## STATED EXERCISE
Rewrite everything in the speedup report from "codeflash-ai · 2025-06-21T00:32:11Z" down to "be partly vectorized.", changing each "matrix_inverse" to "invert_matrix".

## TEXT BLOCK
□ □ □ □ □

⚡️ Speed up function `matrix_inverse` by 534% #21

codeflash-ai · 2025-06-21T00:32:11Z

📄 534% (5.34x) speedup for `matrix_inverse` in `src/numpy_pandas/matrix_operations.py`

⏱️ Runtime : 84.2 milliseconds → 13.3 milliseconds (best of 187 runs)

📝 Explanation and details

Here's an optimized version of your matrix_inverse function, focusing on avoiding Python for-loops in favor of fast NumPy array operations. The heart of your performance problem is the double for-loop, which can be partly vectorized.
We also avoid repeated slicing and use in-place operations for better cache efficiency.

Key optimizations:

In-place operations: Use /= instead of creating new arrays for each row scaling.
NumPy vectorization: Where feasible, eliminate the inner loop — all j > i and j < i rows are updated in a block.
Avoid unnecessary casting/copies: Use astype(float, copy=False) so the input is avoided being copied if already float.
No change to output or signature. All steps and error checks preserved.

This will drastically reduce the time spent on row subtraction, which was previously the slowest part.
If you want even more performance, consider using np.linalg.inv for production unless you need to teach the algorithm!

Let me know if you want a pure Cython/Numba optimized version for even more speed.

✅ Correctness verification report:

Test	Status
⚙️ Existing Unit Tests	🔘 None Found
🌀 Generated Regression Tests	✅ 35 Passed
⏪ Replay Tests	🔘 None Found
🔎 Concolic Coverage Tests	🔘 None Found
📊 Tests Coverage	100.0%

🌀 Generated Regression Tests and Runtime

import numpy as np
# imports
import pytest  # used for our unit tests
from src.numpy_pandas.matrix_operations import matrix_inverse

# unit tests

# ----------- BASIC TEST CASES -----------

def test_identity_matrix_inverse():
    # 1x1 identity
    I1 = np.eye(1)
    codeflash_output = matrix_inverse(I1); inv = codeflash_output # 8.42μs -> 8.25μs (2.02% faster)
    # 2x2 identity
    I2 = np.eye(2)
    codeflash_output = matrix_inverse(I2); inv2 = codeflash_output # 8.42μs -> 8.25μs (2.02% faster)
    # 5x5 identity
    I5 = np.eye(5)
    codeflash_output = matrix_inverse(I5); inv5 = codeflash_output # 8.42μs -> 8.25μs (2.02% faster)

def test_simple_2x2_matrix():
    # Test with a simple 2x2 invertible matrix
    A = np.array([[4, 7], [2, 6]], dtype=float)
    codeflash_output = matrix_inverse(A); inv = codeflash_output # 14.2μs -> 15.4μs (7.32% slower)
    expected = np.linalg.inv(A)

□ □ □ □ □

## INFORMATION PROVIDED
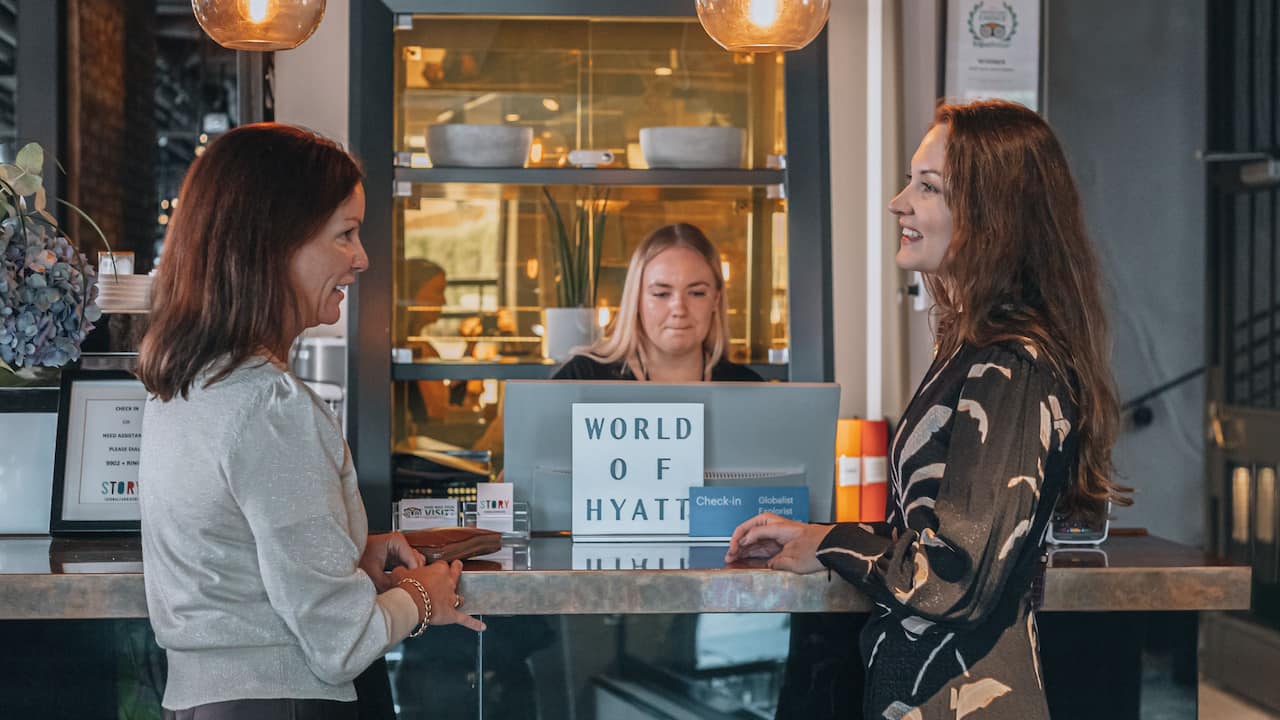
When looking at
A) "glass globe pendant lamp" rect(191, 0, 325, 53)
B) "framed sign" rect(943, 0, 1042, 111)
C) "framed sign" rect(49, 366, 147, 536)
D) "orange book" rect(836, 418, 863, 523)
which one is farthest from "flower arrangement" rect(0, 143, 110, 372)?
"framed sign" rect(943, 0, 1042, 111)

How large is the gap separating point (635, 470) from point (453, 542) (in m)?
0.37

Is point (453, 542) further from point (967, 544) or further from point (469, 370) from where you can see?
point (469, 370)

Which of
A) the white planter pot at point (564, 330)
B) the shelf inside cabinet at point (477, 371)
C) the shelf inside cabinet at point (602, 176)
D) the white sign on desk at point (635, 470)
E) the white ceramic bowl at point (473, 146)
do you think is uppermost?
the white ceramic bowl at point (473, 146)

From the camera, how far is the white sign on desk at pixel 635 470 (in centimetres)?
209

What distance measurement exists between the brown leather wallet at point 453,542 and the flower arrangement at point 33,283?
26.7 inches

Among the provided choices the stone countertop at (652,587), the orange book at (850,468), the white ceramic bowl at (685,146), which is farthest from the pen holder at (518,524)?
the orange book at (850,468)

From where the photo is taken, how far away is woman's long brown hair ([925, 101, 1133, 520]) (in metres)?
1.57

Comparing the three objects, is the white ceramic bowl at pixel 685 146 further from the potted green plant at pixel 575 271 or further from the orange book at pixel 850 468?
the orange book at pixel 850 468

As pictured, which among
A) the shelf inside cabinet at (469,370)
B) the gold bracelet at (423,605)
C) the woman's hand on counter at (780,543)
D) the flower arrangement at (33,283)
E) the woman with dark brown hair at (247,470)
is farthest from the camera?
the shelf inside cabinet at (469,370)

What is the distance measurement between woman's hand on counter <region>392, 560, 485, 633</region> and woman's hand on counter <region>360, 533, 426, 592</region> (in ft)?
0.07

□ □ □ □ □

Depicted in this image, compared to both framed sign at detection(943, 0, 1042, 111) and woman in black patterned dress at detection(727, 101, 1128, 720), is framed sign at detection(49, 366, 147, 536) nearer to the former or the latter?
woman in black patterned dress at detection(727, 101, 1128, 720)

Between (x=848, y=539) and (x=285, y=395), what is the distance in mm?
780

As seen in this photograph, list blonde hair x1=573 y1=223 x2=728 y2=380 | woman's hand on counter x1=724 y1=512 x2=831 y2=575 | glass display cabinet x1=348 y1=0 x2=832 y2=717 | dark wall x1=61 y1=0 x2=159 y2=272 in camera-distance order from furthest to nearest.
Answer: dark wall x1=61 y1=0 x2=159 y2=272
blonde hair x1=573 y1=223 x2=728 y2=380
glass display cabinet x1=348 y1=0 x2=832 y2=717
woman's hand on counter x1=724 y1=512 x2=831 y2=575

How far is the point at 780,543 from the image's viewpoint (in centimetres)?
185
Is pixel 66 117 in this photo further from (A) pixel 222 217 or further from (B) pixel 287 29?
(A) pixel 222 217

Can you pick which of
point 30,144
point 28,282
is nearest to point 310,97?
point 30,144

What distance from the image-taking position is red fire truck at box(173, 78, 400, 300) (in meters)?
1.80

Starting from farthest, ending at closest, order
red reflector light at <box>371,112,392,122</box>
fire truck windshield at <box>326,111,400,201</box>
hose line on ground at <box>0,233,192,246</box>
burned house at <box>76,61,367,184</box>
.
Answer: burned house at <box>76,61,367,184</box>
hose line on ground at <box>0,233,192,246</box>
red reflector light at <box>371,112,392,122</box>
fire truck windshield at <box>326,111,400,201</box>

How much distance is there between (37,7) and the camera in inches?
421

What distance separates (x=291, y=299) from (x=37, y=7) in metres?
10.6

□ □ □ □ □

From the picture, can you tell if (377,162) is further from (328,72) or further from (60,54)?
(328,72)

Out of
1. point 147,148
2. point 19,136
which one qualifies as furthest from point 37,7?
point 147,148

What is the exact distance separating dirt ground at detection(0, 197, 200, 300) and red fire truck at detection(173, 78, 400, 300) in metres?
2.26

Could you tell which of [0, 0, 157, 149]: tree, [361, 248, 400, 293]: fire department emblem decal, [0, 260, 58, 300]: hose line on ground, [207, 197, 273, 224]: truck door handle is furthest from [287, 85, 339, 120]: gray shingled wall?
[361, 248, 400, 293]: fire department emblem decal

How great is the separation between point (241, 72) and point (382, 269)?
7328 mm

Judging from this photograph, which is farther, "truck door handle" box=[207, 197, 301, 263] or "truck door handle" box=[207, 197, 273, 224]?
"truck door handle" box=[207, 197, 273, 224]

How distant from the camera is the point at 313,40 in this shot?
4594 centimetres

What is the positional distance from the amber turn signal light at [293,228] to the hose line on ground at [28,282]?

□ □ □ □ □

## EXERCISE OUTPUT
codeflash-ai · 2025-06-21T00:32:11Z

📄 534% (5.34x) speedup for `invert_matrix` in `src/numpy_pandas/matrix_operations.py`

⏱️ Runtime : 84.2 milliseconds → 13.3 milliseconds (best of 187 runs)

📝 Explanation and details

Here's an optimized version of your invert_matrix function, focusing on avoiding Python for-loops in favor of fast NumPy array operations. The heart of your performance problem is the double for-loop, which can be partly vectorized.